Suppose we want to deduplicate on primary key columns `A` and `B`, sorting by `C`, `D`, keeping data column `E`). The process I want to use is for each input file, write out to new parquet files, with hive partitioning. e.g. `A=1/file.parquet`, `A=2/file.parquet`. (We keep `B` inside the parquet file, because otherwise we'd have too many tiny files. That's not performant. But by splitting into one file per `A`, each resulting folder is small enough to fit into memory. Then We can deduplicate each folder based on only column `B` (sorting by `C` and `D`). Then we can recombine them. (Although that's kind of unecessary.)

## Notes

Polars uses multithreading for us.
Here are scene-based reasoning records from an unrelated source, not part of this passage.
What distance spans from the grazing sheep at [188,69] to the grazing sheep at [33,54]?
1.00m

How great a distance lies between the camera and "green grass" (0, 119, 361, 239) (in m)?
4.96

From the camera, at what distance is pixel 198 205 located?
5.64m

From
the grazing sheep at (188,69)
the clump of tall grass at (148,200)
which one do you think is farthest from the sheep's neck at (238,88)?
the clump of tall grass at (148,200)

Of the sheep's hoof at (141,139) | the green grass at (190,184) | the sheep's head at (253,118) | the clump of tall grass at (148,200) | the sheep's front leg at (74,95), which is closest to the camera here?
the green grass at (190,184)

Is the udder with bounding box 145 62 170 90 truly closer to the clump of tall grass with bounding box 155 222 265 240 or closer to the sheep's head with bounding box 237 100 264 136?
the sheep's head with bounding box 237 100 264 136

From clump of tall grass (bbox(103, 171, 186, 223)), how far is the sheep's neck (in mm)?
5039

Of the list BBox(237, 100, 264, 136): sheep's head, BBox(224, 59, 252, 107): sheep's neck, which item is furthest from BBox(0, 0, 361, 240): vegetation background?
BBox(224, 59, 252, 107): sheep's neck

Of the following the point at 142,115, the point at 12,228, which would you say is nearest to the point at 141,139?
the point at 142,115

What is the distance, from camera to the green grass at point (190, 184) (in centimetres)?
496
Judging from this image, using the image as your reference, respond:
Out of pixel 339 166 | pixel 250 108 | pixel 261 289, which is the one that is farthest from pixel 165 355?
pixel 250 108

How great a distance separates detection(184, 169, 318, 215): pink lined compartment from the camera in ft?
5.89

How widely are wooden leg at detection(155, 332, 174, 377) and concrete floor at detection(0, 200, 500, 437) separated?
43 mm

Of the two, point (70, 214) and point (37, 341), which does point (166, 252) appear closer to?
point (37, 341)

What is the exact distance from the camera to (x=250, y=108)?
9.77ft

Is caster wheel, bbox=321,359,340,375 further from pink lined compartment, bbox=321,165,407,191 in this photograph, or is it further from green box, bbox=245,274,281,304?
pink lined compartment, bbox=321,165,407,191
So we won't use `multiprocessing.Pool`.

In [None]:
import os
import json
import psutil
import importlib

import polars as pl
from tqdm import tqdm

# utils is our local utility module
# if we change utils.py, and re-run a normal 'import'
# python won't reload it by default. (Since it's already loaded.)
# So we force a reload
import utils
importlib.reload(utils)

## Constants

In [None]:
repo_data_dir = '/home/matthew/Documents/TSE/AppliedEconometrics/repo/data/'
laptop_data_dir = '/home/matthew/data/'

# result of the previous script
source_dir = os.path.join(laptop_data_dir, '01-D-parquet-batches')

# result of this script
dest_dir = os.path.join(laptop_data_dir, '01-E-parquet-deduplicated')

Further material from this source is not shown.